In that example, it was demonstrated that some of the predictors have enough underlying information to adequately predict the outcome (such as sets 1, 2, and 5). However, this collection of predictors might very well contain non-informative variables and this might impact performance to some extent. To whittle the predictor set to a smaller set that contains only the informative predictors, a supervised feature selection technique might be used. Additionally, there is the possibility that there are a small number of important predictors in sets 3 and 4 whose utility was not discovered because of all of the non-informative variables in these sets.

In other cases, all of the raw predictors are known and available at the beginning of the modeling process. In this case, a less sequential approach might be used by simply using a feature selection routine to attempt to sort out the best and worst predictors.

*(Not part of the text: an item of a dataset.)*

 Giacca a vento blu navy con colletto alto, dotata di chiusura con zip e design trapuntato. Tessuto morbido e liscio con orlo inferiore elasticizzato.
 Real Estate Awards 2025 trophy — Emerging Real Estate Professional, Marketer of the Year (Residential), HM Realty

There are a number of different strategies for supervised feature selection that can be applied and these are discussed in Chapters 10 through 12. A distinction between search methods are how subsets are derived:

*Wrapper*methods use an*external*search procedure to choose different subsets of the whole predictor set to evaluate in a model. This approach separates the feature search process from the model fitting process. Examples of this approach would be backwards or stepwise selection as well as genetic algorithms.*Embedded methods*are models where the feature selection procedure occurs naturally course of the model fitting process. Here an example would be a simple decision tree where variables are selected when the model uses them in a split. If a predictor is never used in a split, the prediction equation is functionally independent of this variable and it has been selected out.

As with model fitting, the main concern during feature selection is overfitting. This is especially true when wrapper methods are used and/or if the number of data points in the training set is small relative to the number of predictors.

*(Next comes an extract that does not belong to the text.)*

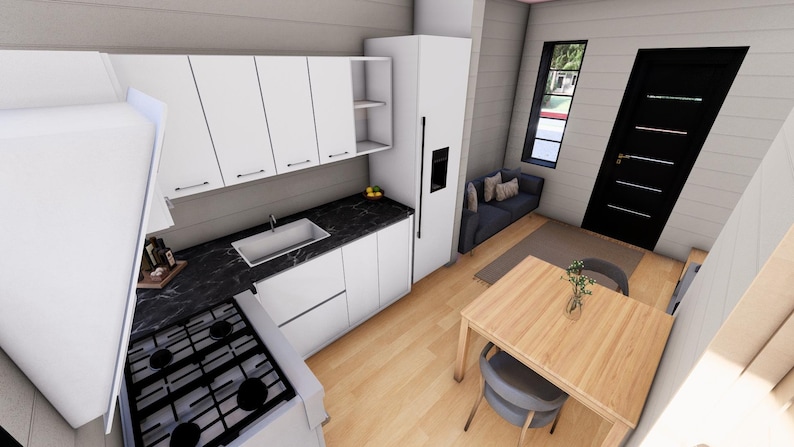 Puede incluir: Vista interior de una cocina y comedor modernos. Los armarios y electrodom&eacute;sticos blancos contrastan con una encimera negra. Una mesa y sillas de madera est&aacute;n en primer plano, con un sof&aacute; peque&ntilde;o y una ventana en el fondo.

Finally, *unsupervised* selection methods can have a very positive effect on model performance. Recall the Ames housing data. A property’s neighborhood might be a useful predictor in the model. Since most models require predictors to be represented as numbers, it is common to encode such data as *dummy* or *indicator variables*. In this case, the single neighborhood predictor, with 28 possible values, is converted to a set of 27 binary variables that have a value of one when a property is in that neighborhood and zero otherwise. While this is a well known and common approach, here it leads to cases where 2 of the neighborhoods have only one or two properties in these data, which is less than 1% of the overall set. With such a low frequency, such a predictors might have a detrimental effect on some models (such as linear regression) and removing them prior to building the model might be advisable.

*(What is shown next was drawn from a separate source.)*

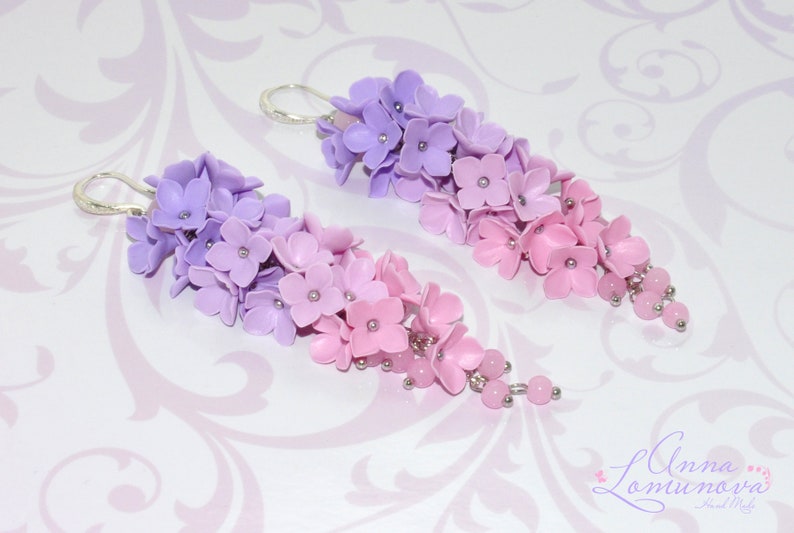Peut inclure: Une paire de boucles d'oreilles pendantes avec un d&eacute;grad&eacute; de fleurs violettes et roses. Les fleurs sont en p&acirc;te polym&egrave;re et sont enfil&eacute;es sur un fil d'argent. Les boucles d'oreilles sont termin&eacute;es par de petites perles roses.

When conducting a search for a subset of variables, it is important to realize that there may not be a unique set of predictors that will produce the best performance. There is often a compensatory effect where, when one seemingly important variable is removed, the model adjusts using the remaining variables. This is especially true when there is some degree of correlation between the explanatory variables or when a low bias models is used. For this reason, feature selection should not be used as a formal method of determining feature *significance*. More traditional inferential statistical approaches are a better solution for appraising the contribution of a predictor to the underlying model or to the data set.